With no explicit interval specification appended, the semantics S-4 realise the tonal function indicated by the function symbol as a concrete triad, with root tone, third and fifth. Further intervals can be added to that chord by appending numbers (with modifiers) to the symbol. The root tone can be explicitly suppressed by a “ / ” character immediately following the root symbol, the other default components by appending 3/ and 5/ . Our canonical continuation of this traditional way of writing are the double slashes as in D// which cancel all default components of the triad. This allows easy notation of the concept of ‘Klangvertretung’ (sound substitution), as proposed by Riemann (1882, pg. 185): D// is equivalent to D/3/5/ , and Figure 10 shows two realistic applications.

As a by-product we get a notation for single-pitch chords, which can also be (ab-)used as a notation for a single chord component, like D//7 .

The syntax and semantics for the additional chord components are configurable, in particular, those for iModifier, see section 2.10 for details.

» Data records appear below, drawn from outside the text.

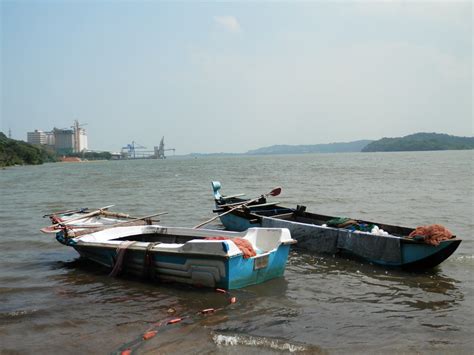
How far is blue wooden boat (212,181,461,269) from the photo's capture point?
10.0 meters

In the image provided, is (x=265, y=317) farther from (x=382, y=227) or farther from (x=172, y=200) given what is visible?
(x=172, y=200)

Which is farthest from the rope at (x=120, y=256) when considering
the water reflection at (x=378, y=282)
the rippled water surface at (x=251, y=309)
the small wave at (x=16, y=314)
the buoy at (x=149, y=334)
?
the water reflection at (x=378, y=282)

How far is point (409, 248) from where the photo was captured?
10.2 m

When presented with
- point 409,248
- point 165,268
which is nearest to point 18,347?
point 165,268

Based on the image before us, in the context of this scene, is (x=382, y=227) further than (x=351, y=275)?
Yes

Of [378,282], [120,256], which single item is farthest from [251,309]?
[120,256]

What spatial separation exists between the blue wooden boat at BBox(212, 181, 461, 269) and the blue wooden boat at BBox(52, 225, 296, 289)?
2.41 m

The examples used in this article show the variant preferred by its first author.

The top of Table 6 shows the data type of the configuration object, followed by some sample instances. The table at the bottom is a sample declaration of all supported combinations of interval numbers and modifiers.

Table 6.

Configuration and localisation of funCode.

Some added intervals suppress their default sounding neighbours implicitly; this is configured by the field suppressDefault of the configuration object.

Table 4 shows which components of the chords on the different steps of a fixed scale are affected when this scale changes between major and minor: the third, sixth and seventh step of the scale changes, and these pitch classes take descending interval roles when building chords on ascending steps, represented by the descending lines of boxes in the Table. Whenever the root of the chord is affected itself, all pitches not affected reflect the major/minor change and vice versa. This leads to a pattern which may be interesting to theoretical reflection but not suited for easy encoding. Indeed, it violates design principle D-2.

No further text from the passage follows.